Khalid und seine vier Freunde kauern im dunklen Abwassertunnel unter den Eisenbahngleisen zwischen Plastiksäcken, leeren Wasserflaschen und zerrissenen Chipsbeuteln. Entsetzt blicken sie auf den Fremden, der ihnen entgegenkommt. „Bitte melden Sie uns nicht der Polizei“, fleht Khalid, der als Einziger Englisch spricht. „Wenn wir zurück nach Afghanistan müssen, werden wir getötet.“ Er hat als Schneider in Kabul für das amerikanische und britische Militär gearbeitet, wie er erzählt.

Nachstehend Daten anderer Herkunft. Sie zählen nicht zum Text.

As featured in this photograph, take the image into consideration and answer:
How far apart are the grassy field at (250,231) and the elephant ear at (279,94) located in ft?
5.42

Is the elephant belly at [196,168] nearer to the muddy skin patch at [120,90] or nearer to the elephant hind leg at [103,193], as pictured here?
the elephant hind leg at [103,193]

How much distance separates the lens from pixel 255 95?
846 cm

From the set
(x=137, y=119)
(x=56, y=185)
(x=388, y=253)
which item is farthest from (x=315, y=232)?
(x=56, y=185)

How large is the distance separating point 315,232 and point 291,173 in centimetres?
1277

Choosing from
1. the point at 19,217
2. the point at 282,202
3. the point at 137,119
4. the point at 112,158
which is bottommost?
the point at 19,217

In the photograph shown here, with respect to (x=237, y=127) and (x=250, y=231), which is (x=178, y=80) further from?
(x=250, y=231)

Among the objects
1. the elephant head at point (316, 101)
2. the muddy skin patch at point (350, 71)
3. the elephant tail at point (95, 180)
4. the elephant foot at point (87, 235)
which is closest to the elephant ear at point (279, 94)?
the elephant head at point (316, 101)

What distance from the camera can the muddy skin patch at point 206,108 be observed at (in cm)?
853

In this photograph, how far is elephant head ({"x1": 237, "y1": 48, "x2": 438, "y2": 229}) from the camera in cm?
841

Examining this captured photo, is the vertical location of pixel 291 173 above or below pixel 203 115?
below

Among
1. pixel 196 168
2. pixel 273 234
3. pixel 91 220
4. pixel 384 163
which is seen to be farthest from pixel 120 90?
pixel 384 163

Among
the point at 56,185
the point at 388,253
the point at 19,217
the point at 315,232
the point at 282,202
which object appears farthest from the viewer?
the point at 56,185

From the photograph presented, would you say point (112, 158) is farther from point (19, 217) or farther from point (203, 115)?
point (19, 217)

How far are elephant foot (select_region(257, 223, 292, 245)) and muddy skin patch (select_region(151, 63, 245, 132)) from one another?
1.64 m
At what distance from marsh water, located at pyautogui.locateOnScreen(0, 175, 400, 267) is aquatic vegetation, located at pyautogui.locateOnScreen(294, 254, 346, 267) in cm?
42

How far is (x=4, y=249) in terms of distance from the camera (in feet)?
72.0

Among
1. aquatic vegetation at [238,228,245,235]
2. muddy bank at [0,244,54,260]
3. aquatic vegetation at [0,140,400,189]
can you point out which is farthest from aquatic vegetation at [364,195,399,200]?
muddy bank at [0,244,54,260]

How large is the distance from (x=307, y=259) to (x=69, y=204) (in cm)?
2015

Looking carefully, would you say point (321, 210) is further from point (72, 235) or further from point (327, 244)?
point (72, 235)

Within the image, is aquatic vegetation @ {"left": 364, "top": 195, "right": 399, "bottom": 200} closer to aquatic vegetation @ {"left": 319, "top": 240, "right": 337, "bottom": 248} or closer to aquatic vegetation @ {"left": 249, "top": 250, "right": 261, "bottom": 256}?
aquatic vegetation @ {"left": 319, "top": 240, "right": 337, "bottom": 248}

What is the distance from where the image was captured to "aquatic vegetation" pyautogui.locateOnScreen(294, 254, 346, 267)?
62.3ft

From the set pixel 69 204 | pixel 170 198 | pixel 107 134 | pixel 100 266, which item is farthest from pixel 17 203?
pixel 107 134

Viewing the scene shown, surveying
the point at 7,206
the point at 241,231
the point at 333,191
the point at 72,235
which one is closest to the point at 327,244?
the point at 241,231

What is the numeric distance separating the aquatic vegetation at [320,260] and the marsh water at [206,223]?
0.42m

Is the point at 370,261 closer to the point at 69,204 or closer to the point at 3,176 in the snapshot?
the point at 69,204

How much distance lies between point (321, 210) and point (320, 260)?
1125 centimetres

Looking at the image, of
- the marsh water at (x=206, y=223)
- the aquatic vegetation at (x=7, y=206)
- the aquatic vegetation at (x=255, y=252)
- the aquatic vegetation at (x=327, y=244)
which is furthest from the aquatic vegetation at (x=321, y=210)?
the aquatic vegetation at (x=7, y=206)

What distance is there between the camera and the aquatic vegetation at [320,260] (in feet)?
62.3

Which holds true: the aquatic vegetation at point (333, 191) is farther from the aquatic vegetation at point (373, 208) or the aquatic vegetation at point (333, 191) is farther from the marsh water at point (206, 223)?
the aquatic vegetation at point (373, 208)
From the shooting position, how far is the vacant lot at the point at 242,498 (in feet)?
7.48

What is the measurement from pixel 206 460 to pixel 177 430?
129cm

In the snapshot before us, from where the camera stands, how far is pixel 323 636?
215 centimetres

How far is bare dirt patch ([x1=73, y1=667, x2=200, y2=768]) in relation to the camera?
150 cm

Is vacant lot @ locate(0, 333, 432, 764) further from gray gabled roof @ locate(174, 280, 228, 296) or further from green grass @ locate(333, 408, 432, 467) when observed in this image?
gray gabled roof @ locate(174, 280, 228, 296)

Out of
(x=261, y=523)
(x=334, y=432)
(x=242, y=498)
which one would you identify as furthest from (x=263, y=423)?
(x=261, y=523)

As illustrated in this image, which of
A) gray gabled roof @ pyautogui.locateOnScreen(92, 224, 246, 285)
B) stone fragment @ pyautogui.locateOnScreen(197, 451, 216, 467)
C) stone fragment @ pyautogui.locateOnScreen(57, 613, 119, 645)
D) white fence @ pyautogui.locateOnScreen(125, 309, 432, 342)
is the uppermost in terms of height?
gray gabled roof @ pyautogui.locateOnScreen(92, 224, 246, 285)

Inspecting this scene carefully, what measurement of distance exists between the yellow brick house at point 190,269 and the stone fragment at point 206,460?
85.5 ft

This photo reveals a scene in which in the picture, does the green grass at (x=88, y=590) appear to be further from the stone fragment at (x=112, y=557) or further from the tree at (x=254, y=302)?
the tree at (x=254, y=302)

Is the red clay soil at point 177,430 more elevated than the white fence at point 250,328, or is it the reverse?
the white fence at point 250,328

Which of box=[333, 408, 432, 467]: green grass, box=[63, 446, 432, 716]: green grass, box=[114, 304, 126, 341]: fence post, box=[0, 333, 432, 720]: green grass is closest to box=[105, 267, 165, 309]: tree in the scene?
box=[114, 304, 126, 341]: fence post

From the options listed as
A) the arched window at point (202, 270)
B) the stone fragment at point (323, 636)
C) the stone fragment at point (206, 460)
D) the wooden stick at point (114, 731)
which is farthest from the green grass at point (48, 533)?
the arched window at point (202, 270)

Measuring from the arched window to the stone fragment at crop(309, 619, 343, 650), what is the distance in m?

Und nun hat Khalid keinen Job mehr und fürchtet, dass sich die Taliban für die „Kollaboration mit dem Feind“ an ihm rächen. Die jungen Männer, alle Anfang zwanzig, freuen sich über frisches Trinkwasser und ein paar Snacks. „Wir haben vier Tage nichts gegessen und zwei Tage nichts getrunken“, berichtet Khalid. Er hat eine lange Reise hinter sich.
Schon vor dem Siegeszug der Islamisten haben Khalid und seine Freunde Afghanistan verlassen. Sie sind über Pakistan in den Iran gereist und haben mithilfe von Schmugglern die türkische Grenze überquert. „Der ganze afghanische Staat ist korrupt, und mit den Taliban wird jetzt alles noch schlimmer“, glaubt der Schneider. Er will nach Europa, am liebsten nach Deutschland.